El relato de Españoles contra la Yihad se divide en dos: por un lado, Lluis Miquel Hurtado y Ricardo García Vilanova emprenden la búsqueda del Camarada Paco. Por otro, Antonio Pampliega se lanza a buscar al Camarada Martos. Pampliega es el único periodista español que ha conseguido entrar en Siria en 11 ocasiones: “Sigo yendo porque tengo un compromiso con los sirios. Me han salvado la vida muchas veces y quiero que la gente sepa lo que pasa allí. Si nadie lo cuenta, nadie lo sabe. Y nosotros somos periodistas, así que nuestro trabajo es contar”, defiende con emoción.

Imagen de la primera entrega de 'Infiltrados'.
Imagen de la primera entrega de 'Infiltrados'.

Los dos primeros intentarán cruzar la frontera entre Irak y Siria; mientras, Pampliega hará vivir al espectador sus peligrosas peripecias hasta llegar a la ciudad de Kobane, recientemente liberada por los kurdos del dominio del Estado Islámico. Por descontado, deberá introducirse subrepticiamente en el país (“si este trabajo dependiera de los permisos oficiales, no habríamos hecho ningún reportaje, asegura Melchor Miralles, que añade: “Creemos que estas son cosas que pasan lejos de nosotros, pero en el capítulo que grabamos en Marruecos ni siquiera nos dejaron entrar en el país. En Marruecos, si eres periodista y vas con una cámara, directamente no entras. Y está aquí al lado”).

Kobane, ciudad a la que logra llegar Pampliega, es un lugar en el que aún se recogen muertos debajo de los escombros provocados por la guerra, y en la que, a pesar de todo, los niños juegan a la pelota en las calles y, más dramáticamente, con restos de bombas durante el recreo, en sus derruidas escuelas.
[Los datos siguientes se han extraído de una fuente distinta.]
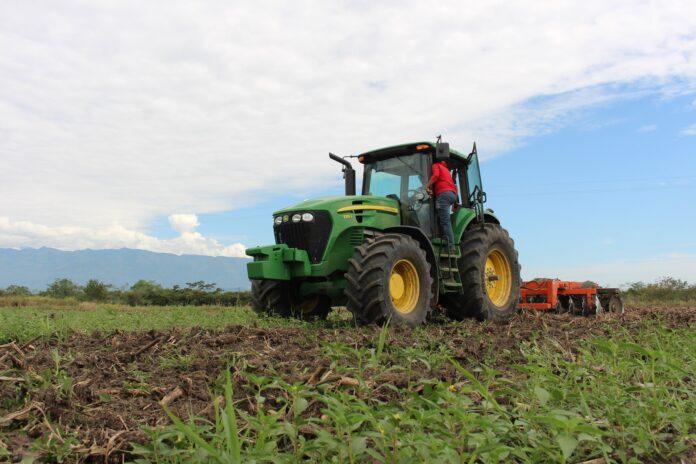 Filtry paliwa w maszynach rolniczych. Dlaczego warto o nie dbać?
De este modo, Infiltrados logrará hablar con dos españoles que han dejado atrás sus vidas para entregarlas a la lucha de las milicias kurdas, y recogerá sus declaraciones (“no contemplo que los yihadistas me capturen; antes tengo la última bala, la última granada, que es para nosotros”, son algunas de sus dramáticas palabras), pero también ofrecerá un durísimo retrato de las condiciones de vida en las ciudades sirias, e incluso la vivencia en directo un ataque del Estado Islámico a las posiciones que defienden el Camarada Paco y sus compañeros. Estos contenidos son los que despliega Infiltrados, cuyas intenciones resume Manuel Villanueva con claridad: “Ir a donde está el huracán, sin intermediarios, sin un conductor al uso, sino guiados por los propios reporteros. Entrar en el núcleo de los temas, encontrar la información y mostrarla”.